EXERCISE OBJECTIVE - Return, verbatim, every line below from the one containing "As seen from" down to the final line, with both ends included.

EXERCISE INPUTS -
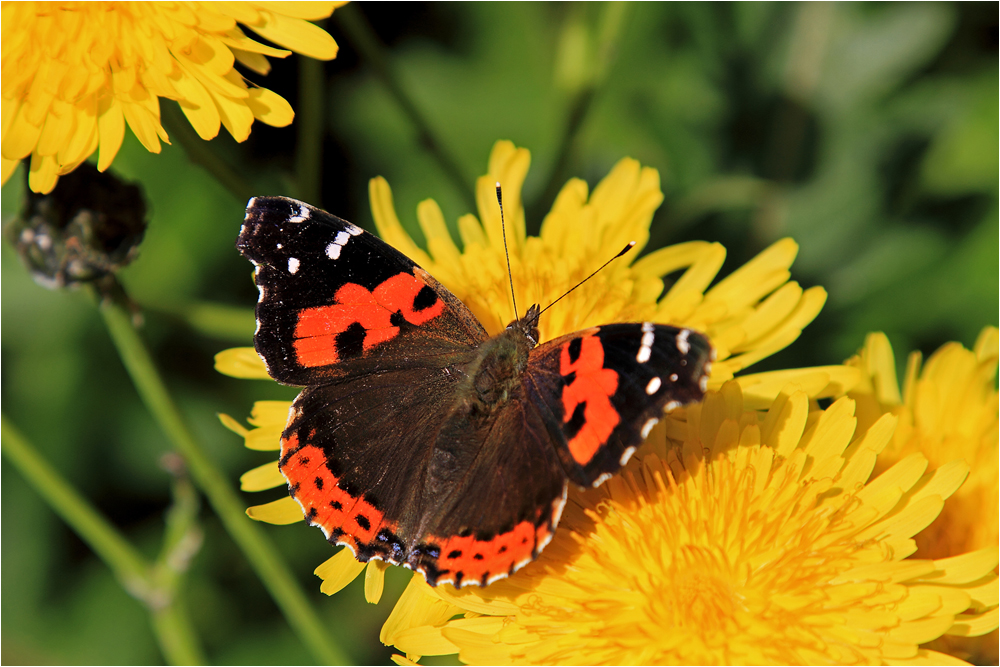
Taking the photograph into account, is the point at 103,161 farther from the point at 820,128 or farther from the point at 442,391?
the point at 820,128

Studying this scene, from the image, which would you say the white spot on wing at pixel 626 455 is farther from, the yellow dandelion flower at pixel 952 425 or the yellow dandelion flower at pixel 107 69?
the yellow dandelion flower at pixel 107 69

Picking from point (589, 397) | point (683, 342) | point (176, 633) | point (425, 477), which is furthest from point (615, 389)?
point (176, 633)

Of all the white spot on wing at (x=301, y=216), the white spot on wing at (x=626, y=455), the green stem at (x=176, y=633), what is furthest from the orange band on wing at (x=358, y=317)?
the green stem at (x=176, y=633)

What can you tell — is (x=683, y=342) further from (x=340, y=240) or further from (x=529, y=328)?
(x=340, y=240)

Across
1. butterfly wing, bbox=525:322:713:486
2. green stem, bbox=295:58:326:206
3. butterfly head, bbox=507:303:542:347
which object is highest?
green stem, bbox=295:58:326:206

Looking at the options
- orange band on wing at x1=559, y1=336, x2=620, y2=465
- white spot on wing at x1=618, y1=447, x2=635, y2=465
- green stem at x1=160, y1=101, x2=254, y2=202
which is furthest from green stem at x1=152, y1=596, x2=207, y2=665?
white spot on wing at x1=618, y1=447, x2=635, y2=465

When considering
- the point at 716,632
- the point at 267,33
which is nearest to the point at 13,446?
the point at 267,33

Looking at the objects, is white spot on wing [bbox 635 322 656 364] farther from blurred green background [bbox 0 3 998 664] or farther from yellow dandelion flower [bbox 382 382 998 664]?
blurred green background [bbox 0 3 998 664]
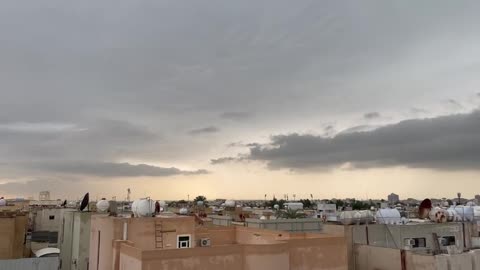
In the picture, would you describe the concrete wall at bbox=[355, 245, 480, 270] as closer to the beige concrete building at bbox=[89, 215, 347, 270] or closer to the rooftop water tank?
the beige concrete building at bbox=[89, 215, 347, 270]

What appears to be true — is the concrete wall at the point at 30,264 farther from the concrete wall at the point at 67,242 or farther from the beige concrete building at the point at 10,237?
the concrete wall at the point at 67,242

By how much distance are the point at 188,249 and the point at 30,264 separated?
48.7 ft

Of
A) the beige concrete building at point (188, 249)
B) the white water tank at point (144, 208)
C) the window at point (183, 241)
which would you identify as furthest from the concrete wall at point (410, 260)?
the white water tank at point (144, 208)

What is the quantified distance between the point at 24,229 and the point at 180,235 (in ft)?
62.6

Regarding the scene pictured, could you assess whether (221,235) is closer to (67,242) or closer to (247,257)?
(247,257)

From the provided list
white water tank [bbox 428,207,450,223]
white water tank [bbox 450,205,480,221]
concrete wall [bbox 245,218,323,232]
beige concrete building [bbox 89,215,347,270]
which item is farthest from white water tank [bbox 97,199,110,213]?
white water tank [bbox 450,205,480,221]

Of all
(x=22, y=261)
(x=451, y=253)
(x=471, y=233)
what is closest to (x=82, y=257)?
(x=22, y=261)

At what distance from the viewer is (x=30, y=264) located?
29.3 meters

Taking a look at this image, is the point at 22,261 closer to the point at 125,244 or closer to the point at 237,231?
the point at 125,244

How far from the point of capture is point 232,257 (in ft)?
69.9

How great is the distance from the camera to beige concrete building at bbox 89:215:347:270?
66.7ft

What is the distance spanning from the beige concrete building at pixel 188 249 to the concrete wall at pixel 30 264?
12.8 feet

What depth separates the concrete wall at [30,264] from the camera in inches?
1122

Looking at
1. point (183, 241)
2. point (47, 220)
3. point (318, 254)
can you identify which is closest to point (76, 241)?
point (183, 241)
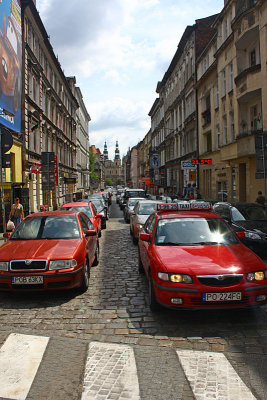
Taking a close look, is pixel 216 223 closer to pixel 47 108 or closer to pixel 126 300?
pixel 126 300

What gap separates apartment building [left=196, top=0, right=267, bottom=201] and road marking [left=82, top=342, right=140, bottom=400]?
11.1 meters

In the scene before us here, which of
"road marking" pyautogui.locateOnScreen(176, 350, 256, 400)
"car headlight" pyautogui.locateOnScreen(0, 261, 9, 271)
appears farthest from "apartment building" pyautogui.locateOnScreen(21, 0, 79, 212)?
"road marking" pyautogui.locateOnScreen(176, 350, 256, 400)

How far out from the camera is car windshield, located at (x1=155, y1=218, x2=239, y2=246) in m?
5.72

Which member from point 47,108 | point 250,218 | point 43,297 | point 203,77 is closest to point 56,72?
point 47,108

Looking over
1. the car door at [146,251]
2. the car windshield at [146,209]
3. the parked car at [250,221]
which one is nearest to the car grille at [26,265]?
the car door at [146,251]

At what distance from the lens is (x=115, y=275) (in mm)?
7617

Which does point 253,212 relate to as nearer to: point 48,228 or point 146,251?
point 146,251

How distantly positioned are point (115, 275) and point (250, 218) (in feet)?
15.7

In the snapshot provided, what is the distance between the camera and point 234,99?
2097 cm

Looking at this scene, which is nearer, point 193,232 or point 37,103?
point 193,232

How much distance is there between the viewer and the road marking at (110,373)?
10.0 feet

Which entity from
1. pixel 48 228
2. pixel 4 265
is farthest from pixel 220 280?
pixel 48 228

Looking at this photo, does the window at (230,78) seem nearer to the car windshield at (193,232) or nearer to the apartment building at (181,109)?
the apartment building at (181,109)

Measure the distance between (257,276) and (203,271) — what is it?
2.53 feet
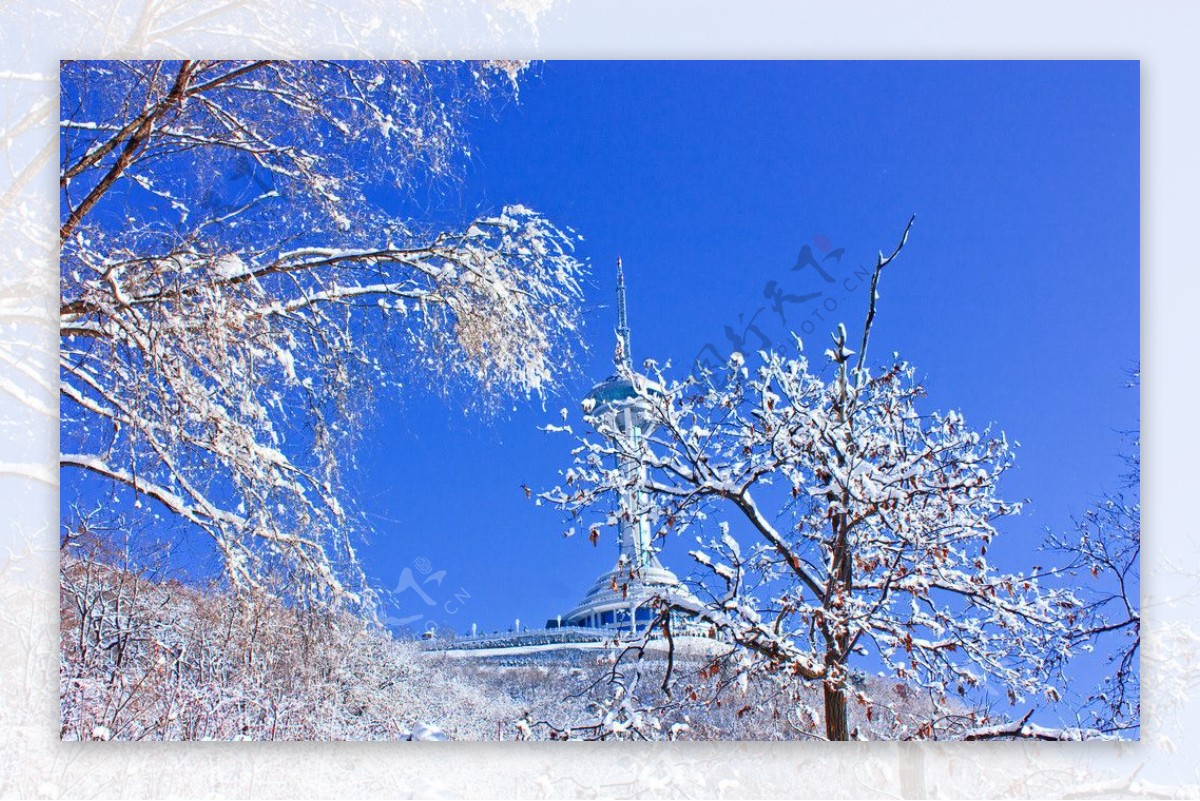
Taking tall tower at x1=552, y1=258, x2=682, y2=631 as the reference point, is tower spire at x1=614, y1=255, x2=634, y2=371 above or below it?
above

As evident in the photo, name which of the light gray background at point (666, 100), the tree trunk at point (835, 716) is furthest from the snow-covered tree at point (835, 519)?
the light gray background at point (666, 100)

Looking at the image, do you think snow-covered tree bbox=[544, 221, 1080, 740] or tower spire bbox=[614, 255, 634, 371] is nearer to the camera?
snow-covered tree bbox=[544, 221, 1080, 740]

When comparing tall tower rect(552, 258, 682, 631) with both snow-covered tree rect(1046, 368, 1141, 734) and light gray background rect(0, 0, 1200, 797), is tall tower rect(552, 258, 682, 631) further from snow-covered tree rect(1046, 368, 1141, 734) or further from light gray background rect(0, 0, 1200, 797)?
snow-covered tree rect(1046, 368, 1141, 734)

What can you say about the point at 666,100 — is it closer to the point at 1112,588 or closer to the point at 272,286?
the point at 272,286

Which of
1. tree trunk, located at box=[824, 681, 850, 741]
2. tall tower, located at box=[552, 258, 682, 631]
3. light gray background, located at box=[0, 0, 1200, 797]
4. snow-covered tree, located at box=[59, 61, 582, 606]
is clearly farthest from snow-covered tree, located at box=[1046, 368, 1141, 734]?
snow-covered tree, located at box=[59, 61, 582, 606]

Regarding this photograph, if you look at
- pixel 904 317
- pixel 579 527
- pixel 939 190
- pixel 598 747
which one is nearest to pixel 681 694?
pixel 598 747

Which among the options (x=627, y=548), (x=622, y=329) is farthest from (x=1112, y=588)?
(x=622, y=329)
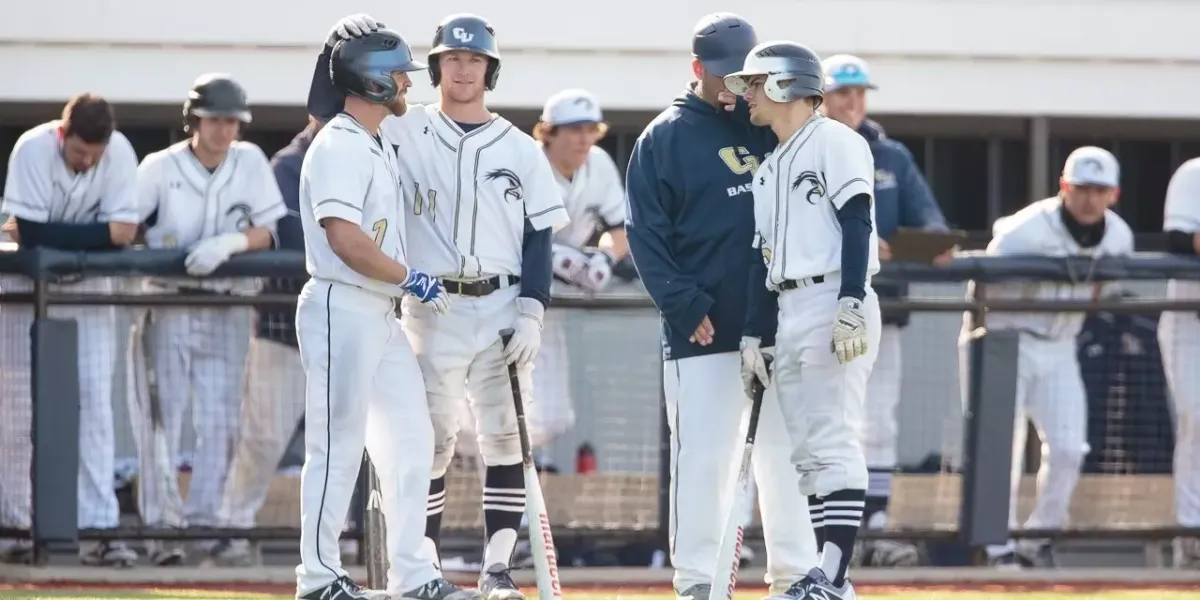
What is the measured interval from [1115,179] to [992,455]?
1315 mm

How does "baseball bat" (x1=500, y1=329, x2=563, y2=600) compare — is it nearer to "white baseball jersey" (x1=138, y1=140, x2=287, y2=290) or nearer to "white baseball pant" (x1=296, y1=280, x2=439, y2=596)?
"white baseball pant" (x1=296, y1=280, x2=439, y2=596)

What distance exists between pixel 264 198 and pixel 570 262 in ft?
4.18

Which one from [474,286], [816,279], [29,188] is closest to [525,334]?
[474,286]

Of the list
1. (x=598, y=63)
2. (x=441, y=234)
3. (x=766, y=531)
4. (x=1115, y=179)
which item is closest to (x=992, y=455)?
(x=1115, y=179)

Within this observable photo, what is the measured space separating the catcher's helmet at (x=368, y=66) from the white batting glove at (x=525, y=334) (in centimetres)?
78

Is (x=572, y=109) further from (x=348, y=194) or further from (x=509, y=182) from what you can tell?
(x=348, y=194)

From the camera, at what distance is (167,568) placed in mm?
7945

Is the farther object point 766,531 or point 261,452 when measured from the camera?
point 261,452

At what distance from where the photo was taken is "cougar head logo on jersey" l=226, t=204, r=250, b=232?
326 inches

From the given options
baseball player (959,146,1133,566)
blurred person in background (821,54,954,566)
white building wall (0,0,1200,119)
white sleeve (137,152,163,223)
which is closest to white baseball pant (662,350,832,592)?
blurred person in background (821,54,954,566)

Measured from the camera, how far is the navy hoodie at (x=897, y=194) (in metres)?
8.45

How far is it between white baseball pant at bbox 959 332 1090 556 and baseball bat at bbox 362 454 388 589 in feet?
9.28

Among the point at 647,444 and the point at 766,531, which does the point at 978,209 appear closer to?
the point at 647,444

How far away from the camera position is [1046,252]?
8.55 m
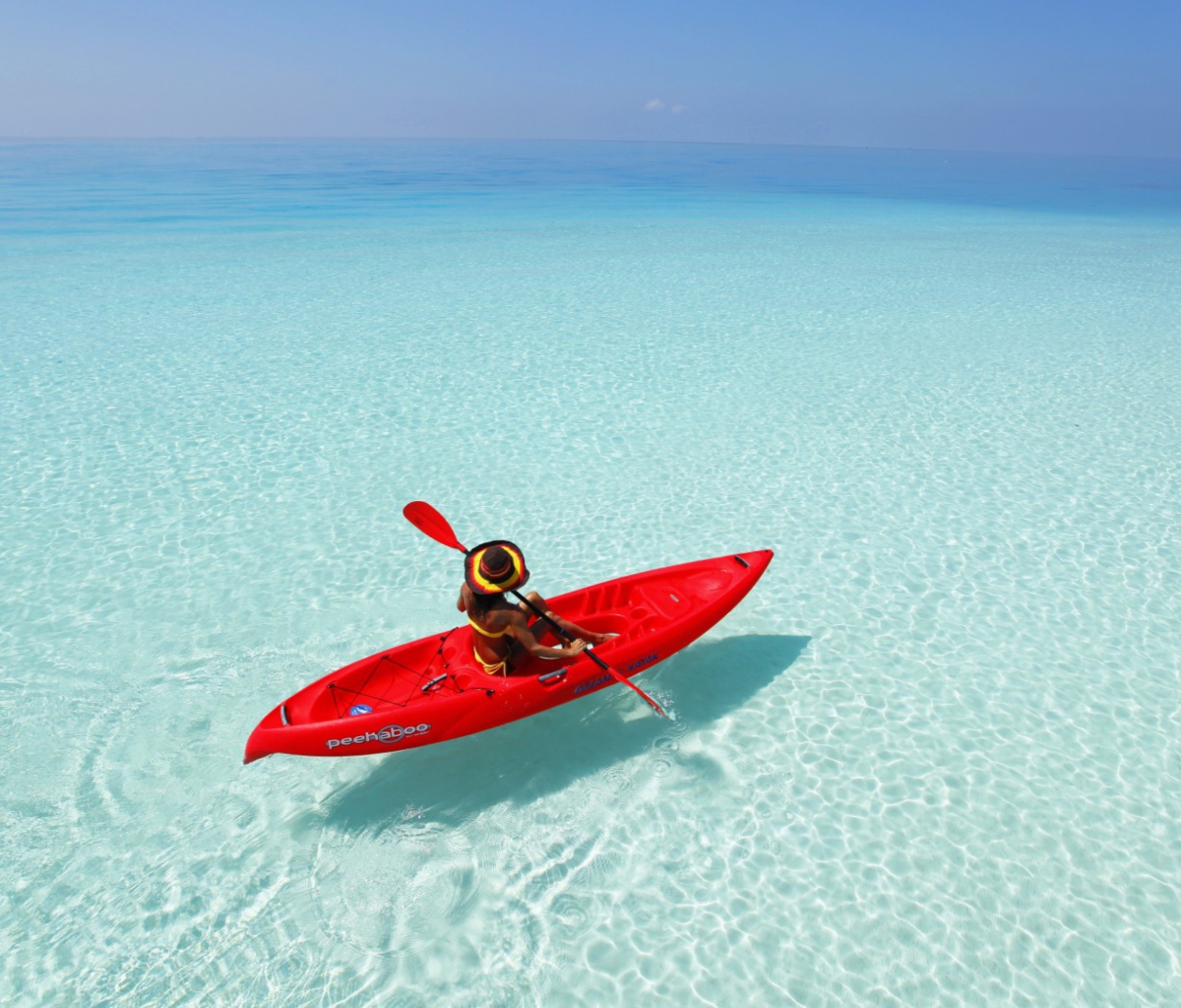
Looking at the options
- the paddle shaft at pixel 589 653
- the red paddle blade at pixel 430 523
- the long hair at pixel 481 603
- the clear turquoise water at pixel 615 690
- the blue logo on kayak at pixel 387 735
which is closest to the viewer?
the clear turquoise water at pixel 615 690

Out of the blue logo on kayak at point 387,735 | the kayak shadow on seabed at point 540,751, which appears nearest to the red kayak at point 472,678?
the blue logo on kayak at point 387,735

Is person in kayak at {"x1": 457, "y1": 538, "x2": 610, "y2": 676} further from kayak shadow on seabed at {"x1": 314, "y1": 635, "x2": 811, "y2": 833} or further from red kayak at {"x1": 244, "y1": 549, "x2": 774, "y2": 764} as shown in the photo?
kayak shadow on seabed at {"x1": 314, "y1": 635, "x2": 811, "y2": 833}

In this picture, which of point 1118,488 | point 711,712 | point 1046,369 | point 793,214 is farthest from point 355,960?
point 793,214

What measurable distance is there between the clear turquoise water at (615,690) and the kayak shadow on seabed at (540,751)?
0.07 feet

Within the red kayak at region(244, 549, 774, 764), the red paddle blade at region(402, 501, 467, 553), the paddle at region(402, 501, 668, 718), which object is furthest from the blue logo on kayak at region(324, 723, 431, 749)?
the red paddle blade at region(402, 501, 467, 553)

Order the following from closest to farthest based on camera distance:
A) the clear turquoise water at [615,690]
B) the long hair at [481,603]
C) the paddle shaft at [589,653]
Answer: the clear turquoise water at [615,690] < the long hair at [481,603] < the paddle shaft at [589,653]

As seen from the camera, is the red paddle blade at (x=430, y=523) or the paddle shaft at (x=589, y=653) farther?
the red paddle blade at (x=430, y=523)

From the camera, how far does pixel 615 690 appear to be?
16.2 ft

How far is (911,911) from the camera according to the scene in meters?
3.72

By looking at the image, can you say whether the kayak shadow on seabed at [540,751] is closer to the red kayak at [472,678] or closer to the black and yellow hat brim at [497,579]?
the red kayak at [472,678]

TASK OUTPUT -
As seen from the camera, is the red paddle blade at (x=430, y=523) or the paddle shaft at (x=589, y=653) farther?
the red paddle blade at (x=430, y=523)

From the camera, how far does pixel 615 690 appear to be?
16.2 ft

How far is (911,911) from the camera according to the scene in meters?
3.72

By looking at the image, can you say whether the kayak shadow on seabed at [540,751] is closer to the red kayak at [472,678] or closer to the black and yellow hat brim at [497,579]?
the red kayak at [472,678]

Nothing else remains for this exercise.